Dia perlu menekan hawa nafsunya dengan kuat!
Perhatikan, Saudara-saudara!
Saat kita berada dalam kondisi yang memerlukan hati yang fokus, kita pasti mengalami banyak kesulitan!
Sebagai contoh, saat salat,
Saat orang sedang salat, berapa kadar ia dapat fokus dalam salatnya?
Berapa banyak lamunan dan pikiran lain yang singgah ke dalam hati kita saat salat?
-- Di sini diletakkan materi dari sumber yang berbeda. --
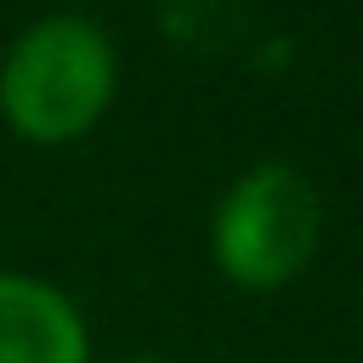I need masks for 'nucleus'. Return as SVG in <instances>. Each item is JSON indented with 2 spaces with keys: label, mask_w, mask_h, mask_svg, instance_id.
<instances>
[{
  "label": "nucleus",
  "mask_w": 363,
  "mask_h": 363,
  "mask_svg": "<svg viewBox=\"0 0 363 363\" xmlns=\"http://www.w3.org/2000/svg\"><path fill=\"white\" fill-rule=\"evenodd\" d=\"M0 363H91L79 306L28 272H0Z\"/></svg>",
  "instance_id": "nucleus-3"
},
{
  "label": "nucleus",
  "mask_w": 363,
  "mask_h": 363,
  "mask_svg": "<svg viewBox=\"0 0 363 363\" xmlns=\"http://www.w3.org/2000/svg\"><path fill=\"white\" fill-rule=\"evenodd\" d=\"M323 238V204L318 187L284 164H250L216 204L210 216V261L227 284L272 295L284 284H295L306 272V261L318 255Z\"/></svg>",
  "instance_id": "nucleus-2"
},
{
  "label": "nucleus",
  "mask_w": 363,
  "mask_h": 363,
  "mask_svg": "<svg viewBox=\"0 0 363 363\" xmlns=\"http://www.w3.org/2000/svg\"><path fill=\"white\" fill-rule=\"evenodd\" d=\"M119 363H164V357H119Z\"/></svg>",
  "instance_id": "nucleus-4"
},
{
  "label": "nucleus",
  "mask_w": 363,
  "mask_h": 363,
  "mask_svg": "<svg viewBox=\"0 0 363 363\" xmlns=\"http://www.w3.org/2000/svg\"><path fill=\"white\" fill-rule=\"evenodd\" d=\"M113 85V40L91 17H45L23 28L0 62V113L23 142L62 147L108 113Z\"/></svg>",
  "instance_id": "nucleus-1"
}]
</instances>
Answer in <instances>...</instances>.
Dalam ibadah-ibadah agung ini, manusia dalam usaha besar melawan hawa nafsunya,
dan melawan setan,
serta menghadapi kesibukan, pikiran, dan perkara duniawi—betapa banyak hal-hal ini! Allahul musta’an—
Namun, jika seseorang menjalankan sebab-sebab untuk meraihnya,
dan sebelum itu ia memohon pertolongan kepada Allah ‘Azza wa Jalla dan berdoa agar Allah membuka hatinya,
dan menolongnya,
semoga Allah membukakan pintu ini baginya,
dan memberinya pertolongan.
Perkara-perkara besar pasti membutuhkan usaha yang besar!
Oleh sebab itu, Tsabit al-Bunani rahimahullah—beliau murid Anas bin Malik—berkata,
“Aku bersungguh-sungguh melatih diriku, untuk mentadaburi al-Quran selama 20 tahun, …
… maka aku dapat merasakan nikmatnya selama 20 tahun berikutnya.”
Dalam al-Quran terdapat kenikmatan, wahai Saudara-saudara!
Terdapat pula kebahagiaan dalam hati dan jiwa.
Akan tetapi, kenikmatan itu tidak dapat diraih hanya dengan keinginan dan angan-angan.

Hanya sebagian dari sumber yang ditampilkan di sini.